*Votre consigne*. Pourriez-vous écrire la suite du témoignage, placé plus bas, d'un migrant venu du Chili à Strasbourg, en reprenant juste après sa dernière phrase ?

*Texte extrait*.
On m’a donné la possibilité de raconter mon expérience de migrant militant.

D’abord expliquer comment est ce que j’ai choisi la vie de migrant. Je suis arrivé à Strasbourg pour continuer mes études. Au Chili j’avais fait une formation en psychologie et je travaillait pendant 3 ans comme psychologue. Pendant mes études et au travail j’étais motivé pour continuer ma formation dans le monde sociale, focalisé sur le sujet de la migration.

J’ai choisi Strasbourg principalement pour l’opportunité de faire une formation spécialisé dans ce sujet. Aussi c’était une possibilité de quitter mon pays et apprendre une nouvelle langue, un intérêt personnelle. Depuis mon adolescente j’étais toujours attiré pour avoir l’expérience de vivre ailleurs. Bon et un facteur vraiment importante c’était la qualité de vie dans mon pays.

*Extraits de liste*.
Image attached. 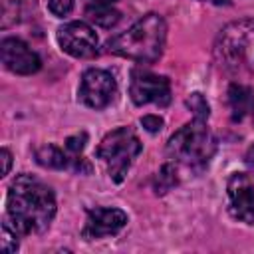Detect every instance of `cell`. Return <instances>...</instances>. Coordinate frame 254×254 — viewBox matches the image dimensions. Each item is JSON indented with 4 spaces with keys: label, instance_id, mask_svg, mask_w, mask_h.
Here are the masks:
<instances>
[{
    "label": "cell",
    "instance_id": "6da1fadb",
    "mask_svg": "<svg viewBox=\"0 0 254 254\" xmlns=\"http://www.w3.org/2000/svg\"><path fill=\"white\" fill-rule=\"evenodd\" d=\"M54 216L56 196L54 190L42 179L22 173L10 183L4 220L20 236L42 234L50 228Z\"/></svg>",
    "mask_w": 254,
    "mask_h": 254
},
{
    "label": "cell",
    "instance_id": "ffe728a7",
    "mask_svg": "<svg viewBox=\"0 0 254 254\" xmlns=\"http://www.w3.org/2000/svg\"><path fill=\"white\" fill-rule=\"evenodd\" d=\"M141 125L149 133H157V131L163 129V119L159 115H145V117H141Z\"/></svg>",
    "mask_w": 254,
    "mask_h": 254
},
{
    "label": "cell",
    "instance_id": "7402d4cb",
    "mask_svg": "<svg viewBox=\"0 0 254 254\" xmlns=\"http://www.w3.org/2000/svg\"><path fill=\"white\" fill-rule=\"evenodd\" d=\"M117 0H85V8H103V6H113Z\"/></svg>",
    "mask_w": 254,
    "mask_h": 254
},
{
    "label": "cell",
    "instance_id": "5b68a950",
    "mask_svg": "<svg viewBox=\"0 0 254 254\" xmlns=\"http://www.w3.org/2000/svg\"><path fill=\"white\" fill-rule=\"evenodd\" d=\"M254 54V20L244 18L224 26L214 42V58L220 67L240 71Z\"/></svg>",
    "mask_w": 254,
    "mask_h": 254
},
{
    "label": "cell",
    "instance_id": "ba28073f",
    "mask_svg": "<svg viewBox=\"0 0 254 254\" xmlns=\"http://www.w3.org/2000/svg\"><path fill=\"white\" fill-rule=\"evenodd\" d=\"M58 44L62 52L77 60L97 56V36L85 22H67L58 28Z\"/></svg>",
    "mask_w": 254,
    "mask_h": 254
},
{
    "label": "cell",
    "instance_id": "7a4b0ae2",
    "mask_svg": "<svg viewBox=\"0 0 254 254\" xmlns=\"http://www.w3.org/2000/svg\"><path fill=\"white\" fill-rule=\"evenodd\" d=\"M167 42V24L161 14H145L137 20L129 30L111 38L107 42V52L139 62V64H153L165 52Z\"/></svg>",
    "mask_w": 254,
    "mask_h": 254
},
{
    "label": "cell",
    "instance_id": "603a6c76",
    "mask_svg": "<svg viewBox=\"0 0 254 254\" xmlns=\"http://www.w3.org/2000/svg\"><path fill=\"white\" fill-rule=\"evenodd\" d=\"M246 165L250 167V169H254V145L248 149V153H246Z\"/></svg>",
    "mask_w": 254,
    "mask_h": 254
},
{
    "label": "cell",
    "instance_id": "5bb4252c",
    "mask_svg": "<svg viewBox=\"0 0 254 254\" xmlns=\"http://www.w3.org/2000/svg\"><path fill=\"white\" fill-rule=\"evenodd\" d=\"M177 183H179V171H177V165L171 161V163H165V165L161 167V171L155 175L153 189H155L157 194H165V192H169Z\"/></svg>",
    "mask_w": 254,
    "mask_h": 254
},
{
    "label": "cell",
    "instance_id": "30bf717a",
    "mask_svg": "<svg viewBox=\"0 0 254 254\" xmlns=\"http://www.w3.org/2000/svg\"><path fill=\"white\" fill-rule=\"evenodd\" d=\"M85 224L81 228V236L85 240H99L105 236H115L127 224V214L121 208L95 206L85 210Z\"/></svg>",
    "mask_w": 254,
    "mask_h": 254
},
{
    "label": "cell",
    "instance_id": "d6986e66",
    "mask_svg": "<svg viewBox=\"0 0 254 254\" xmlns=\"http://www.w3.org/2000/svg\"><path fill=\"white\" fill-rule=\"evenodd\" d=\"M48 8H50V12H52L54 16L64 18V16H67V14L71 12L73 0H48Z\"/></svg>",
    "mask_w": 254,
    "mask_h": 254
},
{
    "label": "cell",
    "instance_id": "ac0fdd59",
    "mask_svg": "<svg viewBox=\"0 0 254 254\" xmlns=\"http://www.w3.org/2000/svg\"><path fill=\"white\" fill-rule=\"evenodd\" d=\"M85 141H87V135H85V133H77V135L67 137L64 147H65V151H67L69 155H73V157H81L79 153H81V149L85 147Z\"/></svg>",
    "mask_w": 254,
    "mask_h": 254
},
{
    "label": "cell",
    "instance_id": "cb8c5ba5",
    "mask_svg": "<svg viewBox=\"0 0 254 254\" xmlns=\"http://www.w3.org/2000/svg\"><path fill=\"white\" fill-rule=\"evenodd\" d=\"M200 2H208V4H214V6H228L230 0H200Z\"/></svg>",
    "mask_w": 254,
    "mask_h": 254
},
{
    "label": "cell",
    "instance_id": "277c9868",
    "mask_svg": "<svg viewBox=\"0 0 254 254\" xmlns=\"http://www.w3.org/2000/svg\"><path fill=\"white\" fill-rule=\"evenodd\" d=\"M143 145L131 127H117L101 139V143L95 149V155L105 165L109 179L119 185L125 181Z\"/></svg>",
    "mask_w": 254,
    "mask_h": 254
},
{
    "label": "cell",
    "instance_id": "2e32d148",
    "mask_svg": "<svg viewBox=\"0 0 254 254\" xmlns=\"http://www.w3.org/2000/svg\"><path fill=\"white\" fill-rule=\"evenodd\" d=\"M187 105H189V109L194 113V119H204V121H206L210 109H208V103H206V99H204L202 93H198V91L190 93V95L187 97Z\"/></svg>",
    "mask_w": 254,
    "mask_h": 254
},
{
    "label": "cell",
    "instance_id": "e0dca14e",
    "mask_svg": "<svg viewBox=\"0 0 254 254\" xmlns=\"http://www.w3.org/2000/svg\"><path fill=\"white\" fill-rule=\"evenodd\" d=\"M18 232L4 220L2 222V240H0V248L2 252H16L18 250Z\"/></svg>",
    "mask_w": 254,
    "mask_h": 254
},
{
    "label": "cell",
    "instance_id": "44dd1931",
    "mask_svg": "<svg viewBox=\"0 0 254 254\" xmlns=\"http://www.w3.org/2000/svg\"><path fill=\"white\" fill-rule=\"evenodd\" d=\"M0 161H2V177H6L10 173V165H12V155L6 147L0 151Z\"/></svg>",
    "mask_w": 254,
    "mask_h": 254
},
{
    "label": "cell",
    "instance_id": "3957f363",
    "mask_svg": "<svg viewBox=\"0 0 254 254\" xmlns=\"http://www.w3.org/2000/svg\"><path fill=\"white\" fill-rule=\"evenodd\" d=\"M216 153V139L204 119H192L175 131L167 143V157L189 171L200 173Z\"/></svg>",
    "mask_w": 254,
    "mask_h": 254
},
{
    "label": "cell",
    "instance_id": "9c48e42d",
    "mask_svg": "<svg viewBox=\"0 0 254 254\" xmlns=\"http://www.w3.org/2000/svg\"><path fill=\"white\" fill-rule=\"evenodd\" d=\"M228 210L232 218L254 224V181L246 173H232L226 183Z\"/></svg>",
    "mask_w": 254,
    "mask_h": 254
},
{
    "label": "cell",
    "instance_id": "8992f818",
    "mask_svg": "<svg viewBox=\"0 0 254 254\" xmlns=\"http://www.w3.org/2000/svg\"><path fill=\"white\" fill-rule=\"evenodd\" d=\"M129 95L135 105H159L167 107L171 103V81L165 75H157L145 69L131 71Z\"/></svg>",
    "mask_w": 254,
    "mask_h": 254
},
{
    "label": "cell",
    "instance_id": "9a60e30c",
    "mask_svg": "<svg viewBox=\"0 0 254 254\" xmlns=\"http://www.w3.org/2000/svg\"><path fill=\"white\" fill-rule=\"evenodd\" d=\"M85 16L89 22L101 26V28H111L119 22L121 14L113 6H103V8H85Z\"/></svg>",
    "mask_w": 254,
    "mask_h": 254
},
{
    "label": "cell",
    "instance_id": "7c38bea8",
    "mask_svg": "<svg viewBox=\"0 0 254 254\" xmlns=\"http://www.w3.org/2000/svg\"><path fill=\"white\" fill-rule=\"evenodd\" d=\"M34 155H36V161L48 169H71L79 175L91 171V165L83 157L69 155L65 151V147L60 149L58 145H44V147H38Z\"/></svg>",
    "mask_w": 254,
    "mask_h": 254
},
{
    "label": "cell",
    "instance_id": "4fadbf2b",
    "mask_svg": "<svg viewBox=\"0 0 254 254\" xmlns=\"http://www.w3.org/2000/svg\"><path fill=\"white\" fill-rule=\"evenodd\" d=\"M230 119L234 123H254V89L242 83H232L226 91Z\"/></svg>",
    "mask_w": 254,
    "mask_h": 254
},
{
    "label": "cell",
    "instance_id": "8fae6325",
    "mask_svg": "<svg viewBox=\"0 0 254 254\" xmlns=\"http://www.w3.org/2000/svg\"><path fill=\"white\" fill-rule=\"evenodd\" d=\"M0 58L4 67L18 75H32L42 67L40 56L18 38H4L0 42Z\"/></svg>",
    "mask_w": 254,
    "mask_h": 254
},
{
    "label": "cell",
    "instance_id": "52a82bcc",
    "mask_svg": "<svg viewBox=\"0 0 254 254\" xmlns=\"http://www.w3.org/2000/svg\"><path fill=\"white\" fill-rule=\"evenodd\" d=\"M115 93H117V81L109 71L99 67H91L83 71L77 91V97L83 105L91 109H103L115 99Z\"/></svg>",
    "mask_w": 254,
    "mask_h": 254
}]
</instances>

*Réponse rédigée*.
Même étant psychologue aura été difficile de faire une formation en master dans une université publique au Chili, étant donné que les frais d’inscription sont beaucoup plus cher qu’en France. L’éducation chilienne est une éducation privatisée.

C’est une position que j’ai toujours eu, que ce soit dans mon pays ou actuellement en France. Les problèmes sociaux m’ont toujours mobilisé, notamment la défense des droits des migrants. J’ai démarré ce rôle de militant au cours de mes premières années universitaires au Chili dans la ville de Coquimbo, en participant à des mouvements locaux concernant des exigences en matière d’éducation au niveau local et national. Ce qui aide à comprendre le rôle de militant que je construis depuis longtemps.

Joaquim habite désormais à Strasbourg, en France, ville où il organise plusieurs manifestations. (Crédit: Archive personnel)

Depuis que je suis en France j’essaie de rester concerné et de participer aux mouvements sociaux centrés sur les droits des migrants et les conflits des pays autres que le mien, mais je n’avais jamais pensé que je finirais par manifester pour le peuple chilien ici, à plus de 13 000 km du pays.

Les manifestations au Chili

Ce mouvement social au Chili a démarré début octobre 2019, lorsque l’entreprise de métro du Santiago du Chili a annoncé une hausse de 30 pesos (0,03 €) du ticket de métro, le portant à 830 pesos (environ 1,1 €).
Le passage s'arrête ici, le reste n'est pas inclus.